Decide what content to include in the ingestion.
- Starting URL: Decide on a starting URL for your website ingestion, for example, your site’s homepage:
https://acme.com
. - Crawl Depth: Decide on a number of page levels from the starting URL to include in the ingestion. For example, if your starting URL is the website’s home page and the crawl depth is 1, the home page and its immediate links are ingested. If the crawl depth is 2, then the home page, the pages it links to, and the pages those pages link to are ingested. Links outside of the website’s domain are not ingested.

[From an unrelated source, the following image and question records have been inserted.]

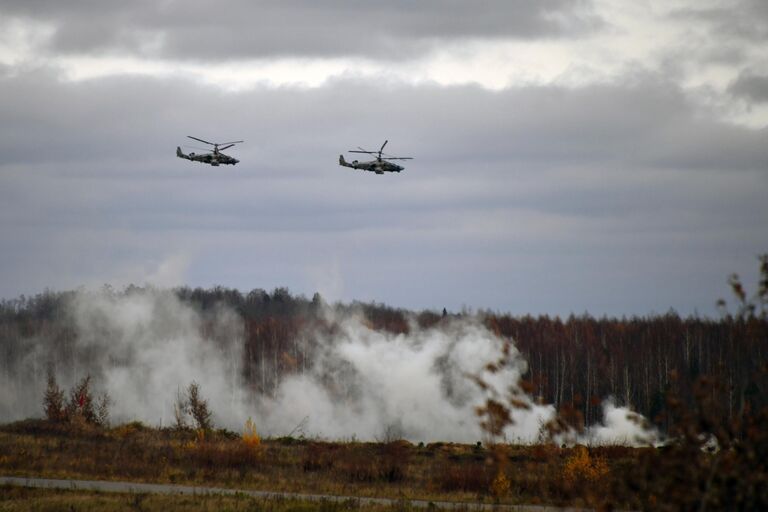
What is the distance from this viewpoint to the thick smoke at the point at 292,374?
8950 centimetres

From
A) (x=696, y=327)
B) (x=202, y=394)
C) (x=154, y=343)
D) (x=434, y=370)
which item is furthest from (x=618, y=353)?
(x=154, y=343)

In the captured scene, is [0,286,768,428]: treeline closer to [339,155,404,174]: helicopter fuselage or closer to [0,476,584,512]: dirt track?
[339,155,404,174]: helicopter fuselage

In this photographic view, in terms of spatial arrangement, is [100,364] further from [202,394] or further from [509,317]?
[509,317]

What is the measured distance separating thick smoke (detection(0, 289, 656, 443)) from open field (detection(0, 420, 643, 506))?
2207 cm

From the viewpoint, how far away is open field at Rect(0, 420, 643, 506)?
113ft

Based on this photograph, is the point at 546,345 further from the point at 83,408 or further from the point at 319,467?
the point at 319,467

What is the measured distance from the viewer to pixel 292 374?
11081 cm

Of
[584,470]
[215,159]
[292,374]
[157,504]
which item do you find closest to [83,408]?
[215,159]

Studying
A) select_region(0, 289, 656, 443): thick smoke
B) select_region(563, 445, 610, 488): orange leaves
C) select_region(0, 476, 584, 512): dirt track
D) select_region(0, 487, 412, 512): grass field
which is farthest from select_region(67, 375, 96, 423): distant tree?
select_region(563, 445, 610, 488): orange leaves

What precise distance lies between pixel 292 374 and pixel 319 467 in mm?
69057

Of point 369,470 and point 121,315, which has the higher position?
point 121,315

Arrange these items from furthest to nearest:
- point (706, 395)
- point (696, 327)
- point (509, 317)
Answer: point (509, 317) < point (696, 327) < point (706, 395)

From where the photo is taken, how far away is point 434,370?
93.9 meters

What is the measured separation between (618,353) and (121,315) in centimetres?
6684
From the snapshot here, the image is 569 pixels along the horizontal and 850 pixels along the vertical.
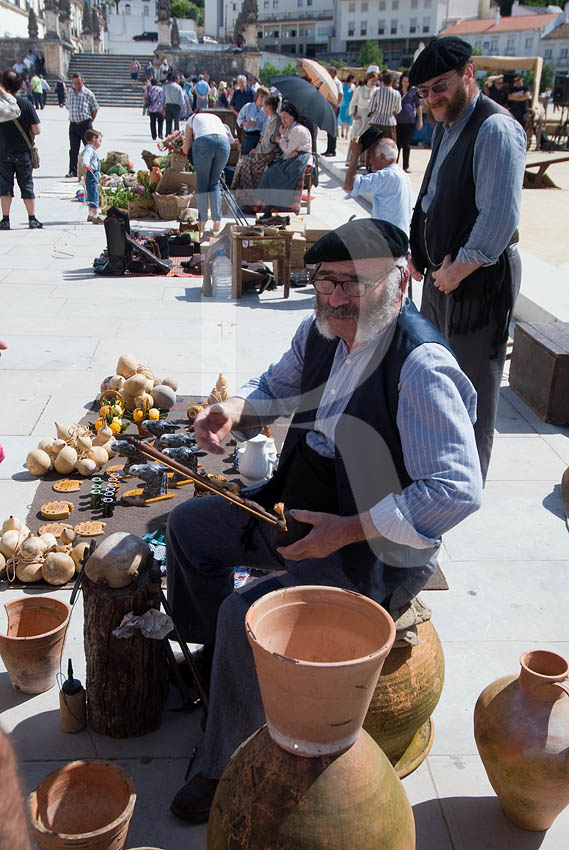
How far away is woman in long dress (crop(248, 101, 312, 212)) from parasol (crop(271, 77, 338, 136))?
68cm

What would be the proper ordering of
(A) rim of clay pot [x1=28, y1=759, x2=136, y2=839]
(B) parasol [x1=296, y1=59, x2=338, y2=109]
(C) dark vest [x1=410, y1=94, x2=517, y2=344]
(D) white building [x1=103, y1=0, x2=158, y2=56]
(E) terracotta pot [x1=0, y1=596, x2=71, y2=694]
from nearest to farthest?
1. (A) rim of clay pot [x1=28, y1=759, x2=136, y2=839]
2. (E) terracotta pot [x1=0, y1=596, x2=71, y2=694]
3. (C) dark vest [x1=410, y1=94, x2=517, y2=344]
4. (B) parasol [x1=296, y1=59, x2=338, y2=109]
5. (D) white building [x1=103, y1=0, x2=158, y2=56]

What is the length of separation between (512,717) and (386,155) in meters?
5.03

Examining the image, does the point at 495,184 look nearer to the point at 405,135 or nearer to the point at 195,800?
the point at 195,800

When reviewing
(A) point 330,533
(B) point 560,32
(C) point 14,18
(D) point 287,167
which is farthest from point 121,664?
(B) point 560,32

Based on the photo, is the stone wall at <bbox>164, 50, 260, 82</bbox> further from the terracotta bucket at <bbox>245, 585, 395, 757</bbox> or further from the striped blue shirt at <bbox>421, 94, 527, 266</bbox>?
the terracotta bucket at <bbox>245, 585, 395, 757</bbox>

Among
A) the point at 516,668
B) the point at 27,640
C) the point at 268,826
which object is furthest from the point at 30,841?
the point at 516,668

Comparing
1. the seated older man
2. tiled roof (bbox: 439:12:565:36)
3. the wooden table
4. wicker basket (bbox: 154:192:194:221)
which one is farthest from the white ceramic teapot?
tiled roof (bbox: 439:12:565:36)

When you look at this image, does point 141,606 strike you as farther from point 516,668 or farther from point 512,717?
point 516,668

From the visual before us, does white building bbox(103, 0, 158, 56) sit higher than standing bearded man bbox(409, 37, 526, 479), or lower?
higher

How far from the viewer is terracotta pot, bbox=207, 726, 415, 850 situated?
5.75 feet

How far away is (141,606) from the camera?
8.69 feet

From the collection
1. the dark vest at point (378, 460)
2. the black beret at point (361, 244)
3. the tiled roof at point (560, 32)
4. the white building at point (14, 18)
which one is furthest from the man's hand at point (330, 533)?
the tiled roof at point (560, 32)

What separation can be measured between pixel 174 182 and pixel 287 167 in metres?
2.26

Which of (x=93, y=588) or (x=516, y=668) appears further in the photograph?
(x=516, y=668)
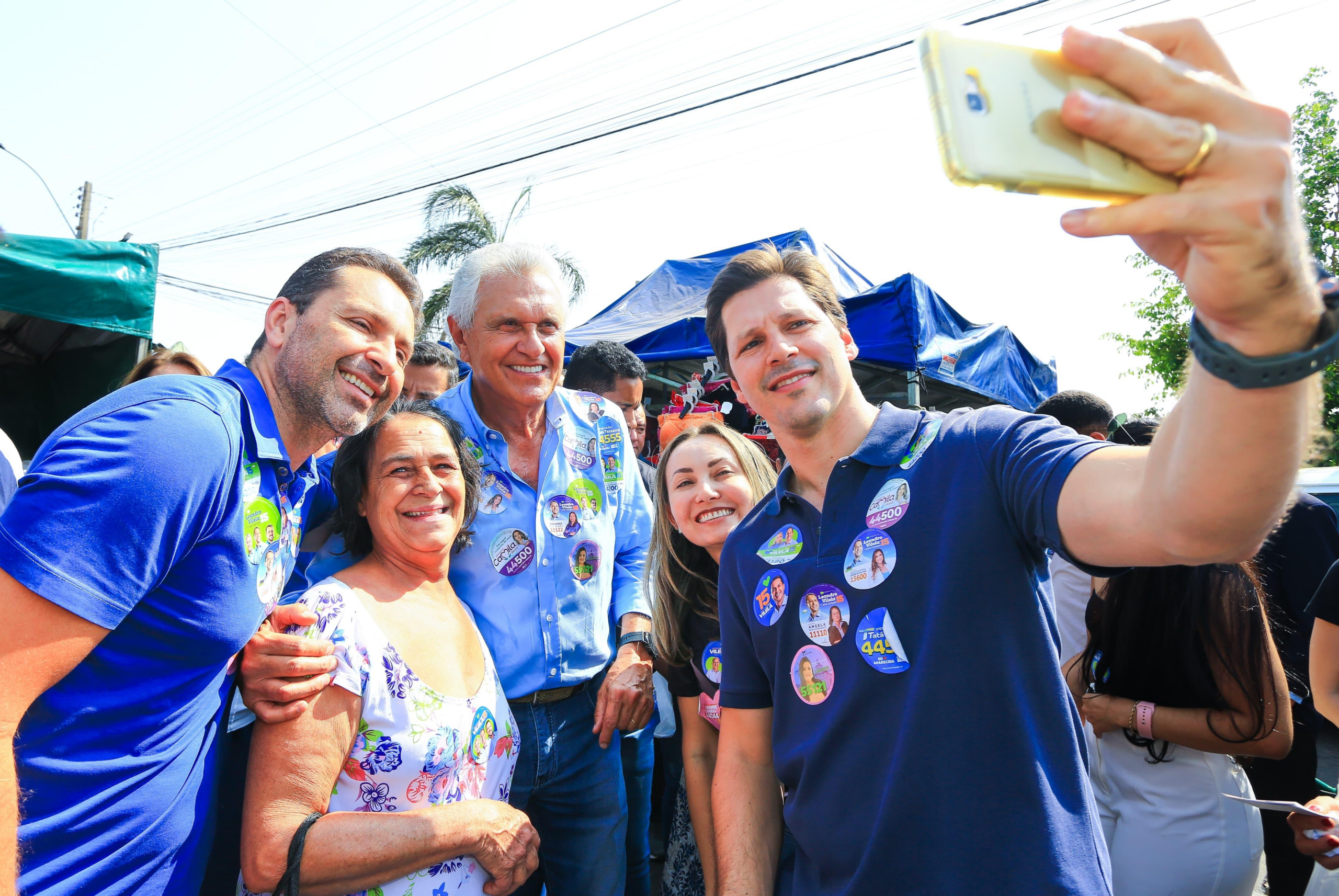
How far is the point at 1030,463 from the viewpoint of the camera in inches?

- Included Pages: To ingest specific web pages, prepare a regular expression that matches the pages that you want to ingest. For example, if you enter ./content/., all pages under the starting URL that include /content/ in their URL path are included. If you don’t specify any included pages, all pages under the sitemap URL are included.
Example
Instead of manually listing every URL you want to include in the ingestion, you can use a regular expression (regex) that includes URLs with specific text or structure patterns.
- For URLs containing the text “support-content”, use the regular expression
.*support-content.*
. This includes any URLs containing the specified text, regardless of what comes before or after it. - For URLs containing the path “/support/content/”, use the regular expression
.*\/support\/content\/.*
. This includes any URLs containing the specified path, regardless of what comes before or after it.
- Included Page Elements: To ingest specific page elements, prepare a jQuery selector to specify which HTML element to include. By default, the body page element, representing the content of the HTML page, is included.
To extract a jQuery selector, use your browser’s dev tools to inspect a page, find the HTML element you want to ingest, right-click it, and then from the menu, click Copy > Copy selector.